Set exercise 1
Condense the paragraph beginning "I chose to stay at Big Foot Hostel" in the passage about the León hostel into a short bulleted list that keeps its main facts.
Set exercise 2
Write what comes next in the passage about staying at a hostel in León, beginning right after its final sentence.

Passage to read
========

I chose to stay at Big Foot Hostel despite several travelers discouraging me. I do see their point. Big Foot is as gringo as you can get. They say that if you stay there, you’d practically be living in a backpacker’s bubble and you won’t get to experience the real León. That’s true— but only if you stay at the hostel the whole time and arrange all your activities and tours with them. i walked around a lot and interacted with locals which made me experience the real León. I chose to stay there mainly due to convenience. The location is perfect for sightseeing. They had air conditioned dorm rooms that were fairly priced (and believe me, you’d want a room with AC when you’re in León). They have shuttles to several destinations including Las Peñitas, they offered the tours that i wanted, and yeah because it’s a party hostel. I wanted it to be easy to meet people, and apparently if you want to party in León, Bigfoot is the place to be.

========

Dataset extract
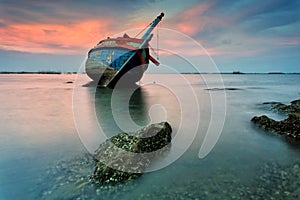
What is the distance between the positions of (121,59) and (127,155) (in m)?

========

Response 1
- Chose Big Foot Hostel even though several travelers advised against it.
- Critics call it very gringo, a backpacker's bubble that keeps guests from experiencing the real León.
- That holds only if you stay at the hostel the whole time and book all activities and tours through it.
- Walking around a lot and interacting with locals gave a taste of the real León.
- The main reason for choosing it was convenience:
  - a location ideal for sightseeing
  - fairly priced air-conditioned dorm rooms, which are worth having in León's heat
  - shuttles to several destinations, including Las Peñitas
  - the desired tours on offer
  - a party atmosphere that makes meeting people easy; Bigfoot is reportedly the place to party in León

Response 2
Big Foot is mainly known to be the pioneers of Volcano Boarding at Cerro Negro. Cerro Negro is an active cinder cone volcano, and for some reason someone got this bright idea that one can go boarding down its steep slope. I wanted to do that while I was in León, and it would make sense to book a tour with the pioneers. Sure you’d find cheaper volcano boarding options elsewhere (31 USD is quite pricey… and that doesn’t include the 5 USD entrance fee), but there’s something about doing it with the company that started it all that was really enticing to me. You do get a tank top, plus beer and cookies. if you managed to be the fastest guy or girl you also get free lava shots— such a horrible stomach churning concoction, I was actually glad i wasn’t the fastest one down the volcano. I’m not sure how it goes with the other tour companies, but with Bigfoot it was fun all throughout, thanks to the extremely energetic guides and the party music that they kept playing. It was a short, easy hike up, only about an hour or so. Then you slide down for less than a minute. It was a fun activity, and i highly recommend it for the few seconds of adrenaline rush. I imagine it’s not entirely safe, one of the guys i went with got bruised legs when he got wiped out. One could easily break a bone or two if you’re out of luck. But that’s what travel insurance is for, right? If you don’t want to risk it, a lot of hiking tours are offered in the area. Though the peaks aren’t that high, the views from above are indeed spectacular.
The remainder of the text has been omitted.